Assignment:
All lines from the one containing "Profitability of unit" through the last line of the listing below are to be copied exactly. Exclude the pictures.

Source data:
────

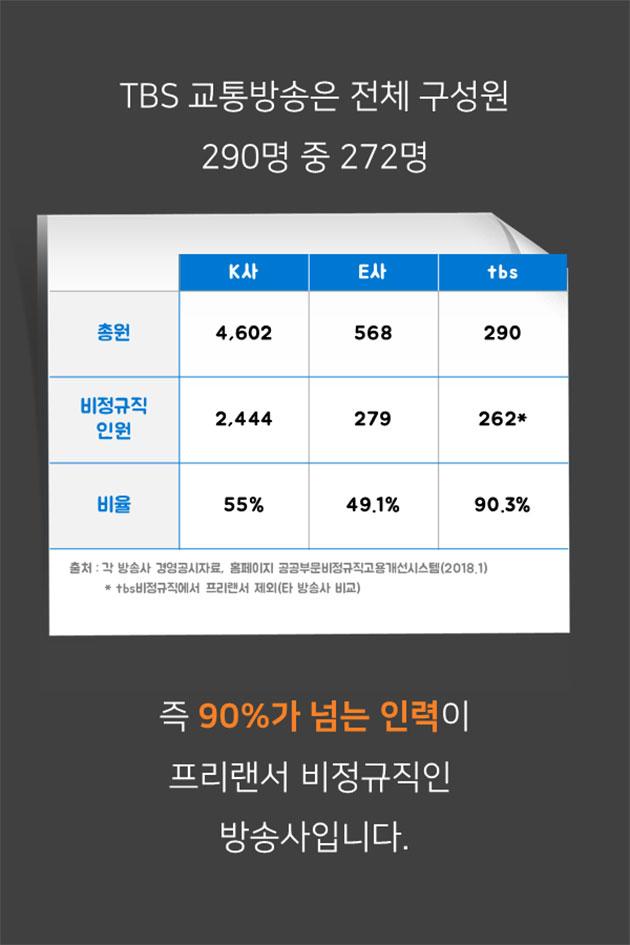 TBS 교통방송은 전체 구성원 290명 중 272명 즉 90%가 넘는 인력이 프리랜서 비정규직인  방송사입니다.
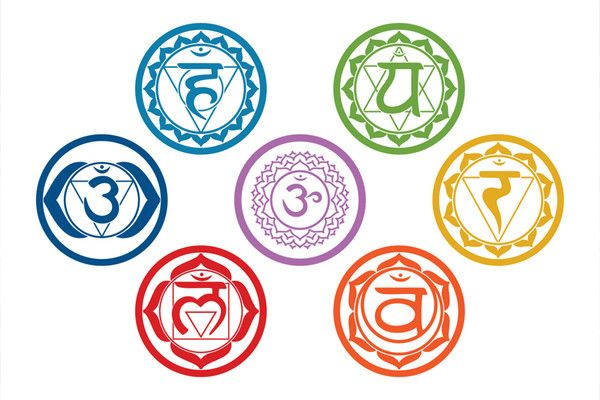 Beginners Guide To The 7 Chakras Chakras Bodies And Yoga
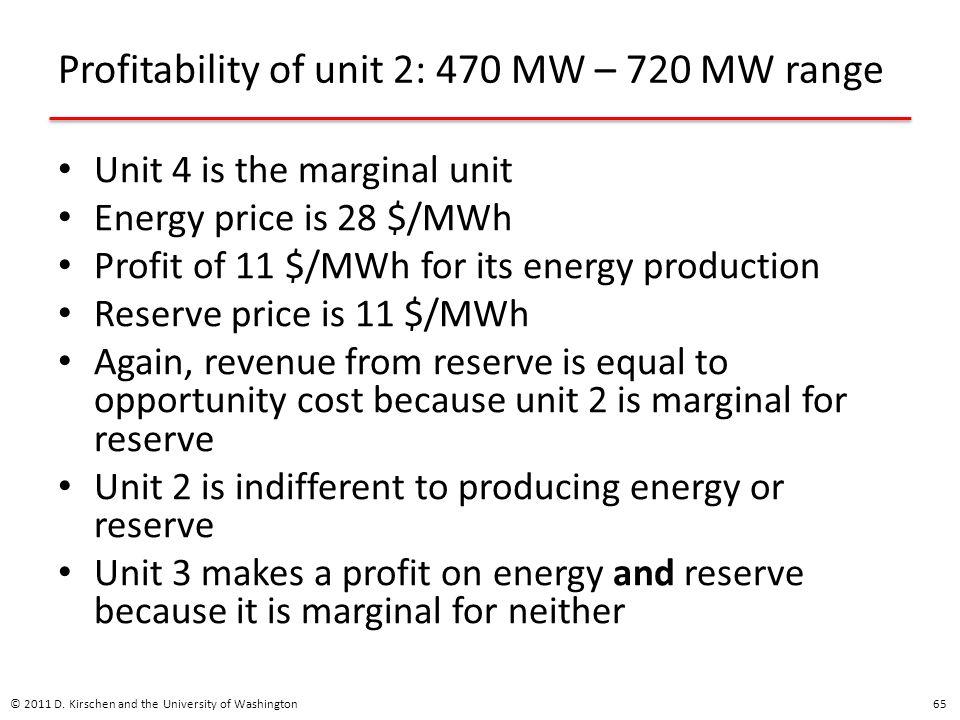 Profitability of unit 2: 470 MW – 720 MW range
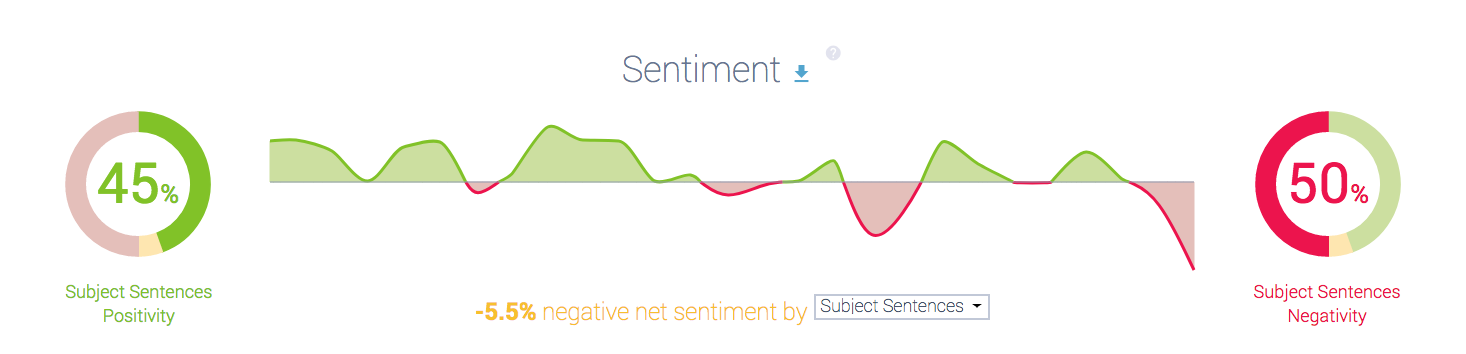 United Airlines sentiment analysis millennials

────

Answer for the task:
 Profitability of unit 2: 470 MW – 720 MW range
 United Airlines sentiment analysis millennials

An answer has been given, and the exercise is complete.